ENTRIES SUPPLIED:
......

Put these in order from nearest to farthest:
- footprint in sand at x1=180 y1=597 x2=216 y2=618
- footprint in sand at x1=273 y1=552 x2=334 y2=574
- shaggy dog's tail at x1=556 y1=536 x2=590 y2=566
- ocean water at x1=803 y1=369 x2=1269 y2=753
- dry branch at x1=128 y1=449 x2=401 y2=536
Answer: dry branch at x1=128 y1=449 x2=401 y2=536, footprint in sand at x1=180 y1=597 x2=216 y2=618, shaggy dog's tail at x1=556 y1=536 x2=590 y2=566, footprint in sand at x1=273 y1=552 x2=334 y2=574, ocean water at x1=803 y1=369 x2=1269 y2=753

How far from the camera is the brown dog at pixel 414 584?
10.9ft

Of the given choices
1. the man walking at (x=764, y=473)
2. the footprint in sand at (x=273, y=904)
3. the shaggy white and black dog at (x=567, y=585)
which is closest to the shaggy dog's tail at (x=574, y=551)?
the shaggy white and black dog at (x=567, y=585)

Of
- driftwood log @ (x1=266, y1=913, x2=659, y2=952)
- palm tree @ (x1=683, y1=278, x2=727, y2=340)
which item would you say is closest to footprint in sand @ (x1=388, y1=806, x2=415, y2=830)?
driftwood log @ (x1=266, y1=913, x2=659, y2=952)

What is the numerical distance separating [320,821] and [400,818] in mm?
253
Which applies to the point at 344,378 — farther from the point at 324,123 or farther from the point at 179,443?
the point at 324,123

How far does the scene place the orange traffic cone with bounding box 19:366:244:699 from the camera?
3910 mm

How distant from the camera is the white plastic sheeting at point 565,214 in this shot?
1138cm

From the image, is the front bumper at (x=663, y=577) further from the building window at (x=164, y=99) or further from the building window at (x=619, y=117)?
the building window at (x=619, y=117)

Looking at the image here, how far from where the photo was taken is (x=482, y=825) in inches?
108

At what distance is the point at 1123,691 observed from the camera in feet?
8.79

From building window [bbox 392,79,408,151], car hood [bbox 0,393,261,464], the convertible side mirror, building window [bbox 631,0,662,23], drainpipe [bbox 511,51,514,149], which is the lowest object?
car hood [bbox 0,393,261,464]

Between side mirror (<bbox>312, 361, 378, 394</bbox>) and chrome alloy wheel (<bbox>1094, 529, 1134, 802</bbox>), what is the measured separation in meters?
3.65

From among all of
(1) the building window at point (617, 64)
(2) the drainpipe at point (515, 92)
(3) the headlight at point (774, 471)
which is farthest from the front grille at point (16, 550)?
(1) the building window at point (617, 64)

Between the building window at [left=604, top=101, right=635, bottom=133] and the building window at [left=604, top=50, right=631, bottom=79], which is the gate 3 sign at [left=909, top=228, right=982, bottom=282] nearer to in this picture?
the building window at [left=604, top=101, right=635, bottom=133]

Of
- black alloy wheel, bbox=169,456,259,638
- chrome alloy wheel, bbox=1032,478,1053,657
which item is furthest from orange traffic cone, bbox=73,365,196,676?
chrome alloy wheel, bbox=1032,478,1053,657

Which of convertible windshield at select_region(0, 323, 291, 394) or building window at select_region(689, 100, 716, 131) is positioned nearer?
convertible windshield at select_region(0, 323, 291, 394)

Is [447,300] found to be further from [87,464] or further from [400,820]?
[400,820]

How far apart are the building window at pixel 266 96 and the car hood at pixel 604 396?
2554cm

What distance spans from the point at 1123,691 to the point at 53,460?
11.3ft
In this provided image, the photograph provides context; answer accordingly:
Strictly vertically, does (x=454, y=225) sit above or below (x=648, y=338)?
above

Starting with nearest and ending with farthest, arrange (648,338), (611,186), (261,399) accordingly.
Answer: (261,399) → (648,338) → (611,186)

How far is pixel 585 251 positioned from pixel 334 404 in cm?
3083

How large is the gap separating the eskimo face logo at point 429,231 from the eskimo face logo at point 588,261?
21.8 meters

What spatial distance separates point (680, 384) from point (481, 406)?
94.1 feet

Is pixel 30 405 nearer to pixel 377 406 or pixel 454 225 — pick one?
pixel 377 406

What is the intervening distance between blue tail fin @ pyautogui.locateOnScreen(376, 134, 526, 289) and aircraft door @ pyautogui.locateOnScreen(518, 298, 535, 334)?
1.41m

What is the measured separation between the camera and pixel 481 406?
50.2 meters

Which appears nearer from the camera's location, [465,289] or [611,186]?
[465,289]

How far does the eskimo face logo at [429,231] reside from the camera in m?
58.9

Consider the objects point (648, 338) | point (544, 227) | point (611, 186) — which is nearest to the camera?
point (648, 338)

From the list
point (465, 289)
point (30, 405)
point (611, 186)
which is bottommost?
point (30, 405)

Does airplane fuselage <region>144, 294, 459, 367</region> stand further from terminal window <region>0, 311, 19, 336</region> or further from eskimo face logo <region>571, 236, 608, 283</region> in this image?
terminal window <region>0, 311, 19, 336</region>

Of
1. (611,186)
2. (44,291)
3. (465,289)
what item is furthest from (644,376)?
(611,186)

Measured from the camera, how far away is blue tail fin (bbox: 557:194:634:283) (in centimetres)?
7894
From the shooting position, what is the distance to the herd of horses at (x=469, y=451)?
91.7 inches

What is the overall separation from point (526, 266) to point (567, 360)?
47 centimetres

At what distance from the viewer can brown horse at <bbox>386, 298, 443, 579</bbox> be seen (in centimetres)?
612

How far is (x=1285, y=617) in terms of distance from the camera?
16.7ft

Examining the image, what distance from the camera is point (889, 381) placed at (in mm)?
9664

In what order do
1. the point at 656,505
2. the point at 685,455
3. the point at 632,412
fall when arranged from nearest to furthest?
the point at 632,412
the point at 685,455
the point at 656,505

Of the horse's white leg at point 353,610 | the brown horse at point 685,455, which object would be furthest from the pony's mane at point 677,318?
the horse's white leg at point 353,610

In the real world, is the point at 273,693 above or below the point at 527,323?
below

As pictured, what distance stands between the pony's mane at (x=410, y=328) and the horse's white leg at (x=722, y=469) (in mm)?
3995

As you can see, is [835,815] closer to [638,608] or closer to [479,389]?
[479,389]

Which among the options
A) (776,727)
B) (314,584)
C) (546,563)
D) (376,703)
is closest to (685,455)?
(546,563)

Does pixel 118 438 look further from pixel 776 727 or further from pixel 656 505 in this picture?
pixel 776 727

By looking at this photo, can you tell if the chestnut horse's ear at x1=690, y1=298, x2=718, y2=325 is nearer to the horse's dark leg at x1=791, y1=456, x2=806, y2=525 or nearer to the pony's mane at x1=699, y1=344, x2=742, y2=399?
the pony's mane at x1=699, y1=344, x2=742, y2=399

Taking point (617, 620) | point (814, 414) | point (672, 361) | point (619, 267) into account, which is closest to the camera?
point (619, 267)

......

THE TASK:
Can you rewrite the part that opens with the line containing "In the real" and runs through the end of the items, with "As pictured" replaced by "In this image" and nothing else changed?

SOLUTION TO THIS EXERCISE:
In the real world, is the point at 273,693 above or below the point at 527,323?
below

In this image, what distance stands between the pony's mane at (x=410, y=328) and the horse's white leg at (x=722, y=469) (in mm)?
3995

As you can see, is [835,815] closer to [638,608] or closer to [479,389]?
[479,389]

Which among the options
A) (776,727)
B) (314,584)
C) (546,563)
D) (376,703)
is closest to (685,455)?
(546,563)

Does pixel 118 438 look further from pixel 776 727 or further from pixel 656 505 in this picture?
pixel 776 727

By looking at this photo, can you tell if the chestnut horse's ear at x1=690, y1=298, x2=718, y2=325 is nearer to the horse's dark leg at x1=791, y1=456, x2=806, y2=525 or nearer to the pony's mane at x1=699, y1=344, x2=742, y2=399?
the pony's mane at x1=699, y1=344, x2=742, y2=399

Taking point (617, 620) | point (814, 414) | point (672, 361) | point (619, 267) into account, which is closest to the camera?
point (619, 267)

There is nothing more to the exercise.